WASHINGTON – American Airlines’ announcement that it could let go up to 19,000 workers on Oct. 1 has left the airline’s roughly 10,000 employees in Arizona worried, but hopeful the state can avoid the worst of the cuts.
The airline has not specified which regions of the country will see the cuts – which American executives said would not be needed if the federal government passes a new round of relief funding.
That has one local union “blasting out all over Facebook” to get members to press their representatives for a deal.

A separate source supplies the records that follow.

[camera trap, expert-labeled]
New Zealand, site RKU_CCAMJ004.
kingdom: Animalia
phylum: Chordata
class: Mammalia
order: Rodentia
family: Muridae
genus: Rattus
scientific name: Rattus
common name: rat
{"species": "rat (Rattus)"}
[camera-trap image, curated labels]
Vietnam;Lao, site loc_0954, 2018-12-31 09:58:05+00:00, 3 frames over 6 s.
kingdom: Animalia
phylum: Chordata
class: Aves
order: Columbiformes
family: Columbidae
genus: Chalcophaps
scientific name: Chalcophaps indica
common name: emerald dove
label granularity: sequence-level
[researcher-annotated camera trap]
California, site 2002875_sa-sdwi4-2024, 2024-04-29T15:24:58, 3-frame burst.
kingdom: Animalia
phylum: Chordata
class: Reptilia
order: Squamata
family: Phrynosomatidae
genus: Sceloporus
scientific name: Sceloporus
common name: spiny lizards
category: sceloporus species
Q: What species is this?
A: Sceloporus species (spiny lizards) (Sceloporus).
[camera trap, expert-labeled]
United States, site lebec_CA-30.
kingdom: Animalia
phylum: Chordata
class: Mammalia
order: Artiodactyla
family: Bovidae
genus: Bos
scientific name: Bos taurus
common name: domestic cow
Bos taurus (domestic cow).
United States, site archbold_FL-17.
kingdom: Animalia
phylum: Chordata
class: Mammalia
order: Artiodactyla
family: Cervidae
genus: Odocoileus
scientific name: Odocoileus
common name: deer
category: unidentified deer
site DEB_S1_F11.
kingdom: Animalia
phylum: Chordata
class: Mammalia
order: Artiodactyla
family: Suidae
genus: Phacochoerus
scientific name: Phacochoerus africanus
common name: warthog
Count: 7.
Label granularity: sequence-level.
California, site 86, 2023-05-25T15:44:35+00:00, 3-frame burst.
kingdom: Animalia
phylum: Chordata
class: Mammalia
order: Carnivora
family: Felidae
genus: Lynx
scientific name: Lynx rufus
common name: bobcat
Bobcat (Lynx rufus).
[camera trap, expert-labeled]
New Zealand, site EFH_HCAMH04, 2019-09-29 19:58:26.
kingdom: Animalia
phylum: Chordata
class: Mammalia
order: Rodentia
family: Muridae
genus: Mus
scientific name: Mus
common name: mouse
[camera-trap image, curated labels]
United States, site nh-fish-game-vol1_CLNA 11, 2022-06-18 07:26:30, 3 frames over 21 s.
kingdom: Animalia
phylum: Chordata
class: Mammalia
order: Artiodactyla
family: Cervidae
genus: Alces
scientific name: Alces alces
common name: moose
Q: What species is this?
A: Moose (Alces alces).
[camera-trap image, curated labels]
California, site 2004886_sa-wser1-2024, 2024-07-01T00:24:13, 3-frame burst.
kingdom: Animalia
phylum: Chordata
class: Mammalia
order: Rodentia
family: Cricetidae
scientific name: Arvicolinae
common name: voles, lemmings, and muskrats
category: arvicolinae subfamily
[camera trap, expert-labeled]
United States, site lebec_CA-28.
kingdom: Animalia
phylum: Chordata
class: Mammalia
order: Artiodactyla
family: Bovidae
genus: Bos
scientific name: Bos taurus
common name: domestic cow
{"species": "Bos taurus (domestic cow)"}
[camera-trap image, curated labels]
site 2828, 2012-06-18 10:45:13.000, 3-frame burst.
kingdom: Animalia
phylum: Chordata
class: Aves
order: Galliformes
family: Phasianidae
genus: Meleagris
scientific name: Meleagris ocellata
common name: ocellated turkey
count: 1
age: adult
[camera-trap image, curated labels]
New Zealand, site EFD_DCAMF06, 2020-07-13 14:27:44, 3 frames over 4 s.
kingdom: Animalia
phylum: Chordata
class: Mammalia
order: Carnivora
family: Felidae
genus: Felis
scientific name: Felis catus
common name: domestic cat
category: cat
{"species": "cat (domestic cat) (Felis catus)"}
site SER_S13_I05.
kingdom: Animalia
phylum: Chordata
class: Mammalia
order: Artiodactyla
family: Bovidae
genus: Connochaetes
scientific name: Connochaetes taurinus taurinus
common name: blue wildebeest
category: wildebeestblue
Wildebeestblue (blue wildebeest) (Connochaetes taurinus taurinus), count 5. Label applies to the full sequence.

“I think some think that a second stimulus will come,” said Pat Rezler, assistant general chairman of the International Association of Machinists and Aerospace Workers, 141st District. “But some are hesitant on believing that.
“People are worried,” Rezler added.
It is unclear how many jobs, if any, American will cut at the airline’s hub in Phoenix Sky Harbor International Airport. An airline spokesperson said a regional breakdown of the job cuts is not yet available.
In a letter to employees last week, American Chairman and CEO Doug Parker and President Robert Isom announced plans to either furlough or permanently lay off 19,000 U.S. employees on Oct. 1 if Congress fails to pass a new round of stimulus to support the airline industry.
A company spokesman said 17,500 of those reductions would be furloughs, and 1,500 would “involuntary separations on the management side.”
When Congress passed the $2 trillion Coronavirus Aid, Relief and Economic Security Act earlier this year, it included $25 billion to help passenger airlines under the Payroll Support Program, a part of the CARES Act that is set to expire Sept. 30.
“When it (the CARES Act) was enacted in March, it was assumed that by Sept. 30, the virus would be under control and demand for air travel would have returned,” Parker and Isom said in the letter. “That is obviously not the case.”
A spokesman for the Allied Pilots Association used an aviation metaphor to explain the need for more aid. Dennis Tajer said the initial stimulus “was like holding fuel,” that pilots use to stay aloft while waiting for a place to land.
“There was a storm over the field that popped up without notice, and instead of diverting to another field, we got six months of holding fuel,” Tajer said. “That holding fuel will be expiring.”
American has filed WARN Act notices in some other states where the airline has hubs, including Illinois, New York, California, and North Carolina. The Worker Adjustment and Retraining Notification Act requires that employers provide at least a 60-day notice when large-scale layoffs are pending.
No such notice appears in Arizona’s WARN Act database – but the last entry there is from July 21, and American would have had until July 31 to file notice with the state. When asked Monday if American had filed a notice, the Arizona Department of Economic Security said it would respond to a public records request for any documentation.
At the beginning of this year, American had more than 8,600 employees at its Phoenix hub and about 1,400 elsewhere in the state, an airline official said. That number is likely smaller now, as the announcement of involuntary cuts was preceded by more than 12,500 voluntary departures nationwide, the company’s letter said.
Rezler said about 130 of the estimated 1,075 fleet service workers his union represents in Phoenix opted for early retirement or other voluntary leave packages. He expressed some optimism that those voluntary departures would be enough to stave off further cuts among his members in Phoenix.
“If you have enough that took the early outs or the leaves, then your work group will possibly be saved,” he said.
Even if Phoenix is not targeted, however, Rezler worries some workers there might be displaced by workers with more seniority who are laid off elsewhere – a practice called “bumping in.”
“That is my main concern here as I think we escape the initial cuts,” Rezler said.
If Congress can reach a deal on extending the PSP, such concerns will be moot, at least for now. His union has been doing its part to make such a deal happen, he said.
“We’ve had members reach out to their representatives. We’ve been blasting out all over Facebook and telling people, ‘Hey, take the time to send it in,'” he said. Rezler said he is at least “somewhat optimistic” their efforts will bear fruit.
“The Democrats seem to be for it. The Republicans, I’ve heard some are for it,” he said.
Fred Yamashita, executive director of the Arizona AFL-CIO, was less hopeful, saying the Senate “has just refused to hear any of these (aid) bills coming out of the House.”
Tajer said he thinks Congress wants to get a deal done, but noted – again, using a flying metaphor – that that’s different than actually getting it done.
“So we’re very pleased to see that,” he said. “But now we need to do more than just talk about flying the airplane. We need to actually have it cleared for takeoff.”